The answer is a PR offensive by WHO and the clues lie in the fact that two of the four chapters of the report taken up with the organisation's evolution and history, and its "contributions to world health".
For the past five years WHO has endured one of the rockiest periods in its 47-year history, under the leadership of one of the most unpopular director-generals ever. In the run-up to the re-election of Dr Hiroshi Nakajima from Japan as director-general in 1993, there were bitter accusations of corruption within the organisation. Britain's National Audit Office conducted an investigation and concluded that there were "shortcomings in contract letting" and a lack of accountability.

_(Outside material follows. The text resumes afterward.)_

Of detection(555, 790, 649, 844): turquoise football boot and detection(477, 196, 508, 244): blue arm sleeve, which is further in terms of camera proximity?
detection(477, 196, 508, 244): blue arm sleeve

European countries and the US bitterly opposed Dr Nakajima's reappointment on the grounds that he lacked the communication skills for the job, that he spent too much time travelling, and alleged favouritism in appointments to senior positions. His supporters say he is a skilled manager and competent administrator who has to travel to fulfil his duties to WHO. However, morale sank to an all-time low before the re-election, and then took a sinister turn. Elevators in WHO buildings were defaced with graffiti proclaiming "Death to Nakajima" and a prize Japanese carp, nicknamed the "director- general", was found dead and gutted in the reflecting pool near WHO's headquarters in Geneva.
Critics said WHO's output on major projects slowed. Next week another report from the National Audit Office will criticise various WHO activities in Africa.
WHO faces a "critical" financial situation, according to one insider. Like its parent organisation, the United Nations, it faces a shortfall in "subscriptions" and extra-regular contributions from many of its 190 member nations.
Over the next 10 days the World Health Assembly - effectively WHO's parliament - will wrestle with the proposed budget of $1.8bn over two years, the tightest yet. A jobs freeze is already in place and more jobs are threatened. "What makes WHO work is its brain power, the people who work for it, and that is what we are trying to preserve," a spokesman said yesterday. "We are trying to cut costs wherever we can."
Dr Nakajima describes the World Health Report as his "personal responsibility". It was presented with pomp and ceremony to the World Assembly yesterday. By reminding people of what WHO has achieved, and detailing what remains to be done, Dr Nakajima was making a plea for clemency and cash at a time when overstaffed, over-bureaucratic organisations are under threat everywhere. In doing so, WHO's once popular slogan of "Health for all by the year 2000" was quietly laid to rest.